[Caption-style text data]
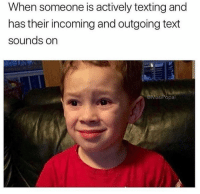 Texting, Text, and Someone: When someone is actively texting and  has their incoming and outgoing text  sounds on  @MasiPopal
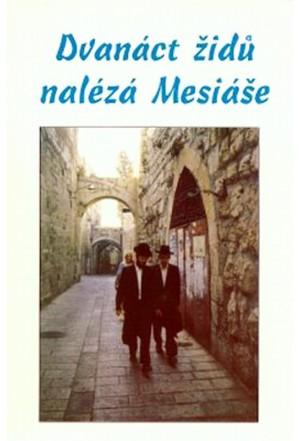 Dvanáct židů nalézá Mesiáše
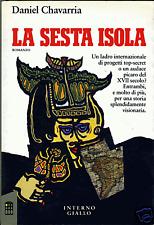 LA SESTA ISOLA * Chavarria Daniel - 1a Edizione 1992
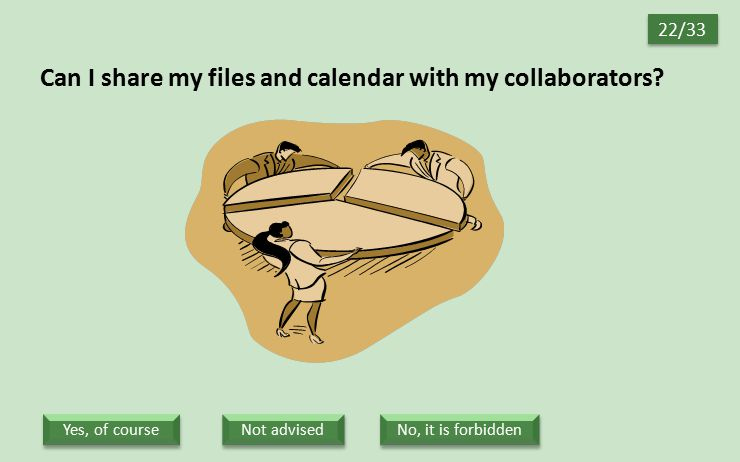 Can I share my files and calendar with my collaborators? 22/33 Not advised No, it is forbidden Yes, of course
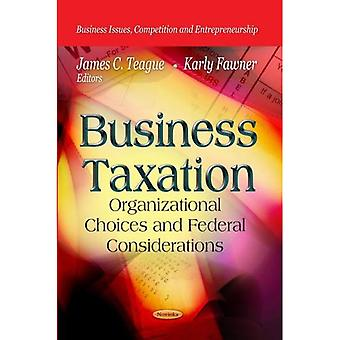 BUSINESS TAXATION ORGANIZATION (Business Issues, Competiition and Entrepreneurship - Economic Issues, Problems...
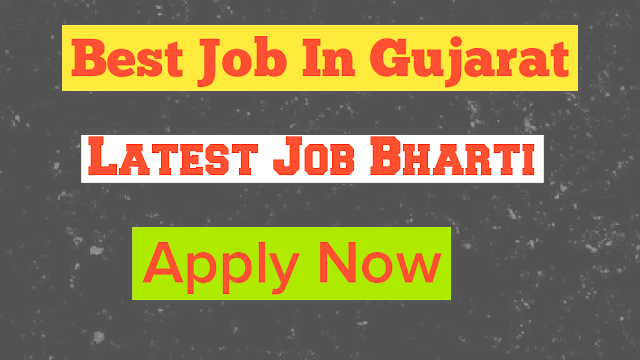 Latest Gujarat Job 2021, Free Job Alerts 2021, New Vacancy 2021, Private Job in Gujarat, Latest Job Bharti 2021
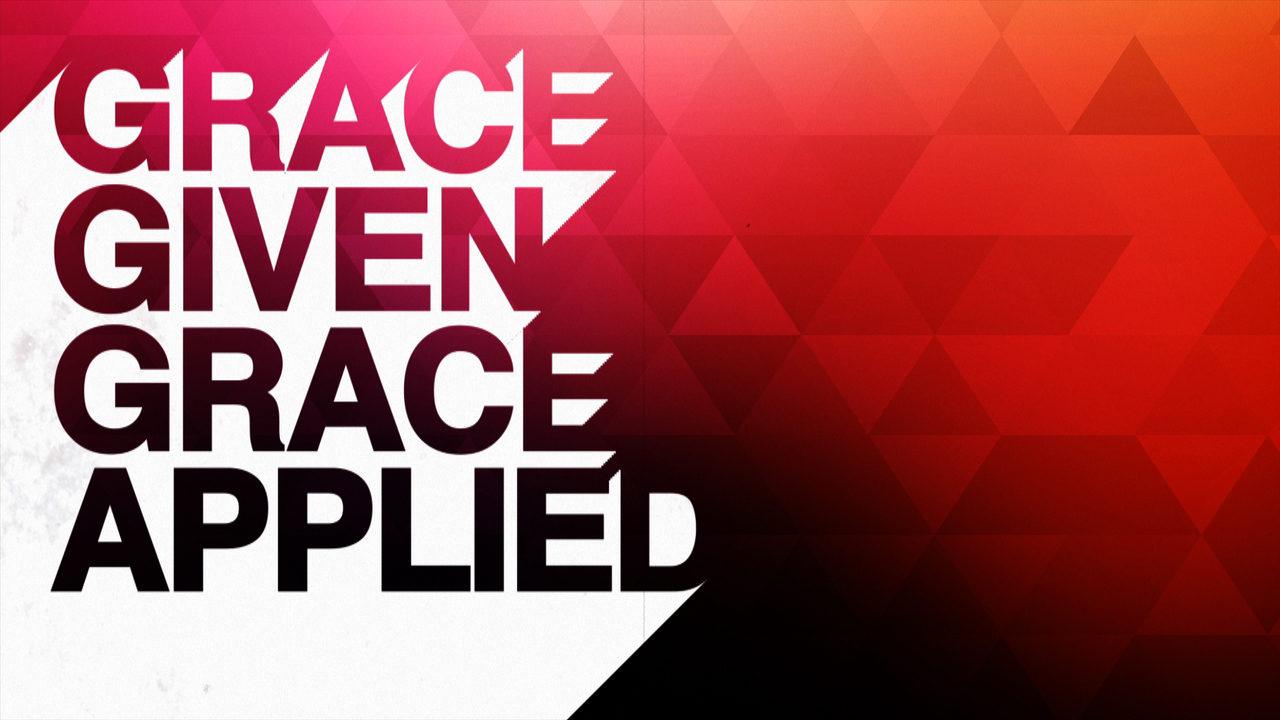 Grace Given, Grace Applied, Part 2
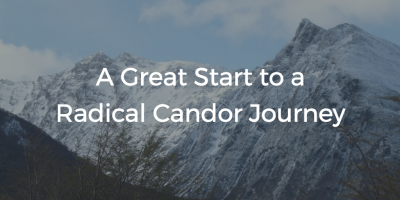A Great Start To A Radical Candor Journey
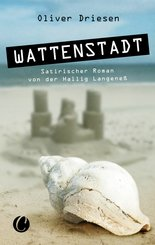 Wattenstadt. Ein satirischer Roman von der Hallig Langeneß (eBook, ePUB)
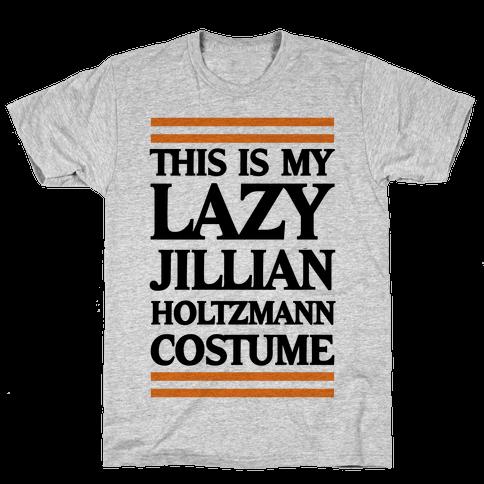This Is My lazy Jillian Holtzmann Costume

__Assignment__.
Omit the pictures. Print, word for word, the lines from the beginning of the entries above through the line that holds "A Great Start To A Radical Candor Journey".

__Written solution__.
 Texting, Text, and Someone: When someone is actively texting and  has their incoming and outgoing text  sounds on  @MasiPopal
 Dvanáct židů nalézá Mesiáše
 LA SESTA ISOLA * Chavarria Daniel - 1a Edizione 1992
 Can I share my files and calendar with my collaborators? 22/33 Not advised No, it is forbidden Yes, of course
 BUSINESS TAXATION ORGANIZATION (Business Issues, Competiition and Entrepreneurship - Economic Issues, Problems...
 Latest Gujarat Job 2021, Free Job Alerts 2021, New Vacancy 2021, Private Job in Gujarat, Latest Job Bharti 2021
 Grace Given, Grace Applied, Part 2
A Great Start To A Radical Candor Journey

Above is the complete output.